Ciò che con troppa fretta e superficialità l’Umbria sembra aver derubricato è stato al contrario confermato dal Tribunale del riesame di Catanzaro, che, reputando legittime le tesi dell’accusa, conferma che quanto avvenuto in Umbria trattasi di infiltrazioni malavitose evidenti con alcune ‘ndrine della ‘ndrangheta Calabrese.
Quella che in un primo momento è sembrata una notizia importante, purtroppo, lentamente si è sgonfiata fino quasi a scomparire dalle pagine dei giornali e da quelle della politica. Alle roboanti affermazioni sulla legalità e il fermo contrasto alla criminalità organizzata si è lentamente sostituita l’apatia e il distacco. All’indignazione e alle prese di posizione dei primi giorni, si è andata lentamente sostituendo l’indifferenza. Cosicché ciò che riempiva le pagine e la cronaca locale si è alla fine ricomposto nei soliti e limitati ambiti di resistenza al fenomeno mafioso. Questo è in generale un grave errore, ma per l’Umbria lo è ancora di più.
La nostra regione, prevalentemente per cause derivanti dalla perdurante stagnazione economica e dal peggioramento delle condizioni generali, si rende più che in passato permeabile alle penetrazioni mafiose. Il declino della classe media, delle professioni e delle opportunità di lavoro in generale stanno da anni erodendo la cultura dominante della solidarietà e delle relazioni sociali. Tutto è diventato più liquido e confuso e la ricerca del reddito trova sempre più spesso nuove forme dal carattere cinico e opportunistico, agevolato dalla cetomedizzazione del sistema, dal familismo amorale e dalla politica del consenso.
Questa deriva è ben visibile nei tanti processi intentati contro la gestione della cosa pubblica, dell’ambiente, le clientele e forme sempre più esplicite di corruzione dilagante, nella disinvoltura delle classi dirigenti e di molti sedicenti imprenditori e procacciatori d’affari. Andrebbe inoltre considerato il declino e l’impreparazione di una classe politica inadeguata, frutto di un cambiamento dai caratteri antropologici, che ha visto svoltare non senza stupore il consenso da un modello solidaristico, responsabile e inclusivo a uno egoistico, individualista e divisivo, alimentato da percezione, insicurezza e disinformazione.
Recessione economica, disinvoltura e impreparazione della politica e delle classi dirigenziali pubbliche e private, unite a forme associative poco chiare come quella massonica – più volte richiamata nell’indagine e molto presente in Umbria –, concorrono a delineare un sistema di fragilità estremamente preoccupante e pervasivo del tessuto regionale.
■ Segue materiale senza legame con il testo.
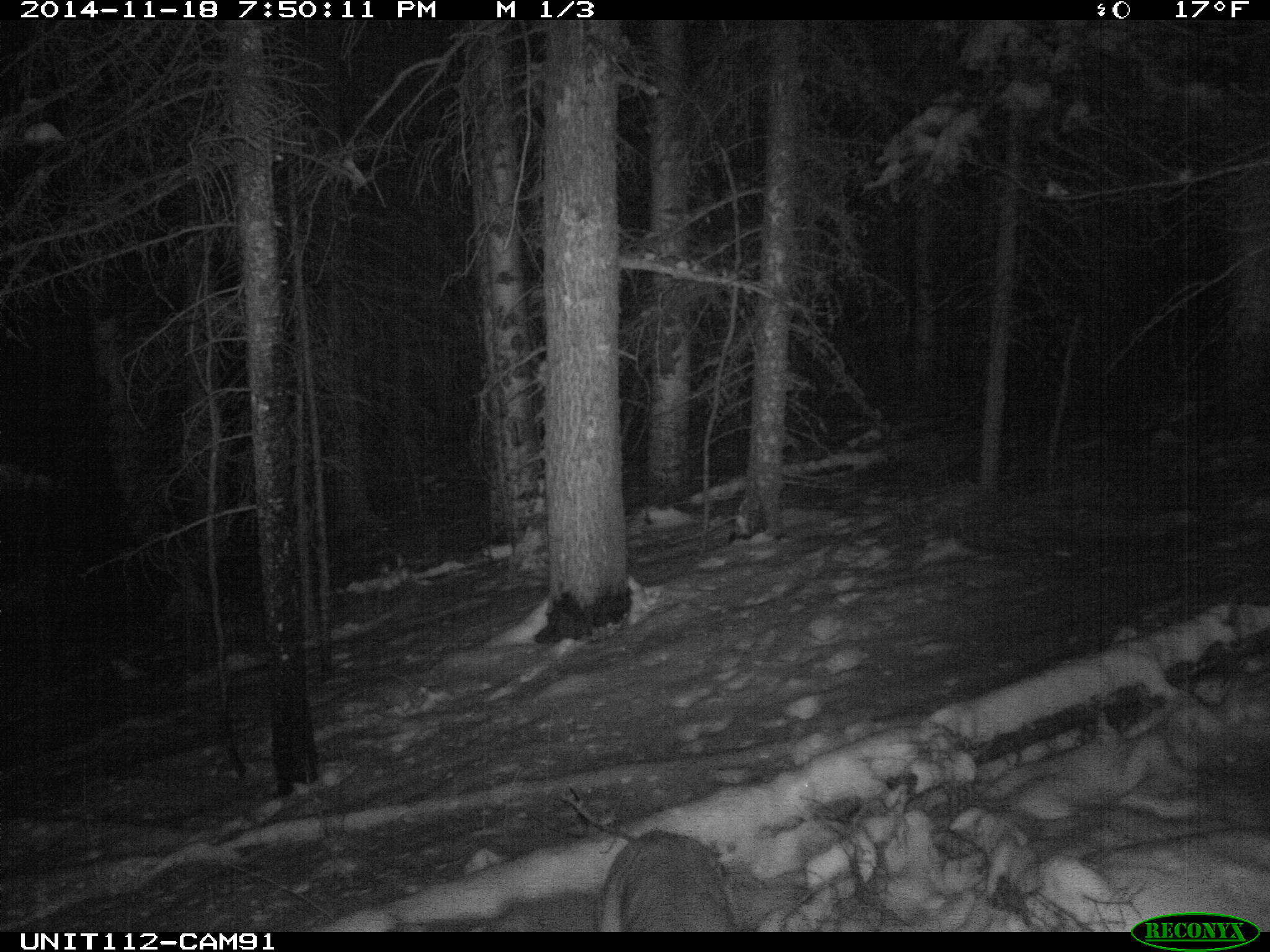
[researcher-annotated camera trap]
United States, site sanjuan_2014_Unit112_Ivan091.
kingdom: Animalia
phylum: Chordata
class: Mammalia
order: Carnivora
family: Felidae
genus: Puma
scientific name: Puma concolor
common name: mountain lion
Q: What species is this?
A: Puma concolor (mountain lion).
Anche in Umbria purtroppo dobbiamo avere il coraggio di ammettere di non potere più considerarci immuni da forme di declino morale e sociale, né al sicuro da comportamenti opachi se non esplicitamente illegali. Nei fatti degli ultimi anni, sanitopoli, appaltopoli e concorsopoli, sono visibili tutti i germi di una deriva culturale e morale della nostra regione. Un fatto che andrebbe affrontato con determinazione, coinvolgimento e tanta trasparenza e coraggio, evitando di negarlo o sottovalutarlo, come purtroppo ancora una volta sembra stia accadendo.
Se tra i fattori scatenanti, come detto, vi è quello economico, allora è bene considerare che l’Umbria in questo senso soffrirà ancora per lungo tempo di uno stato di stagnazione, che la renderà ancora più debole ed esposta alle penetrazioni malavitose in ogni ambito e a ogni livello. Per questo la credibilità delle vicende confermate dal tribunale calabrese non devono essere sottovalutate, perché da ciò che sapremo fare oggi, nel contrasto alla mafia, passerà il futuro e la qualità della vita dei nostri figli e delle nostre comunità.Nessuno sottovaluti il problema dunque, né si senta al sicuro.